• **OBJECTIVE**:
Could you write out the material below word for word, keeping every line and its order unchanged?

--- Start of RECORD EXCERPTS ---

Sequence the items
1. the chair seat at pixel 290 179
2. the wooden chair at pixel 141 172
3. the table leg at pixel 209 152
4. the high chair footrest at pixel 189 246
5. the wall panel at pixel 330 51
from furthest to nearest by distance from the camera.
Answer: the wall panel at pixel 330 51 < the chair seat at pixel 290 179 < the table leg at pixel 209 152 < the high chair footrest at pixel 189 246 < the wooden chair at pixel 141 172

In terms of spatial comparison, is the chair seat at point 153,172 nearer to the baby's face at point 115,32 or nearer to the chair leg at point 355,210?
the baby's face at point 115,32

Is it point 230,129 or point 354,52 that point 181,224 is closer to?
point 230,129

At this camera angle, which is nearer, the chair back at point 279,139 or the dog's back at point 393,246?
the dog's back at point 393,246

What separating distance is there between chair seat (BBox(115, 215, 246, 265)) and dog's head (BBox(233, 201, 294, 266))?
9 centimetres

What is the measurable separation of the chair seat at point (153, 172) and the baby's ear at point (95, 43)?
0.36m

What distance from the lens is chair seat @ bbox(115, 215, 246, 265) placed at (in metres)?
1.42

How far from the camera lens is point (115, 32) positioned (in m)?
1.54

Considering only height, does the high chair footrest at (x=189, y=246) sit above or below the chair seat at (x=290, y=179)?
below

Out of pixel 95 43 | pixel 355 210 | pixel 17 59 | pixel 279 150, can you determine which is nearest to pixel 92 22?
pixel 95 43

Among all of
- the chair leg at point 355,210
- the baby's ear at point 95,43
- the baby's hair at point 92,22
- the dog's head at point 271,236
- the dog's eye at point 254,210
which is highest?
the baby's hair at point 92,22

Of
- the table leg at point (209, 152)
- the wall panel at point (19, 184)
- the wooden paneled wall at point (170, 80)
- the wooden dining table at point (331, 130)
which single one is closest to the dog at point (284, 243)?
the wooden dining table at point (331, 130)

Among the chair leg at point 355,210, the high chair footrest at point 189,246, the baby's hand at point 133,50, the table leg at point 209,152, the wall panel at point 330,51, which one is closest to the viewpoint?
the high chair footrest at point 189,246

--- End of RECORD EXCERPTS ---

• **ANSWER TO THIS EXERCISE**:
Sequence the items
1. the chair seat at pixel 290 179
2. the wooden chair at pixel 141 172
3. the table leg at pixel 209 152
4. the high chair footrest at pixel 189 246
5. the wall panel at pixel 330 51
from furthest to nearest by distance from the camera.
Answer: the wall panel at pixel 330 51 < the chair seat at pixel 290 179 < the table leg at pixel 209 152 < the high chair footrest at pixel 189 246 < the wooden chair at pixel 141 172

In terms of spatial comparison, is the chair seat at point 153,172 nearer to the baby's face at point 115,32 or nearer to the chair leg at point 355,210?
the baby's face at point 115,32

Is it point 230,129 or point 354,52 that point 181,224 is closer to?
point 230,129

At this camera angle, which is nearer, the chair back at point 279,139 or the dog's back at point 393,246?
the dog's back at point 393,246

What separating distance is there between chair seat (BBox(115, 215, 246, 265)) and dog's head (BBox(233, 201, 294, 266))?
9 centimetres

What is the measurable separation of the chair seat at point (153, 172) and the baby's ear at point (95, 43)?
0.36m

What distance from the lens is chair seat @ bbox(115, 215, 246, 265) placed at (in metres)?
1.42

How far from the camera lens is point (115, 32) positioned (in m)?
1.54

Considering only height, does the high chair footrest at (x=189, y=246) sit above or below the chair seat at (x=290, y=179)?
below

Out of pixel 95 43 | pixel 355 210 | pixel 17 59 | pixel 279 150, can you determine which is nearest to pixel 92 22?
pixel 95 43

Among all of
- the chair leg at point 355,210
- the baby's ear at point 95,43
- the baby's hair at point 92,22
- the dog's head at point 271,236
- the dog's eye at point 254,210
which is highest?
the baby's hair at point 92,22

Of
- the table leg at point (209, 152)
- the wall panel at point (19, 184)
- the wooden paneled wall at point (170, 80)
- the wooden dining table at point (331, 130)
which single one is closest to the dog at point (284, 243)?
the wooden dining table at point (331, 130)

Among the chair leg at point 355,210, the high chair footrest at point 189,246, the baby's hand at point 133,50, the table leg at point 209,152, the wall panel at point 330,51, which one is closest to the viewpoint?
the high chair footrest at point 189,246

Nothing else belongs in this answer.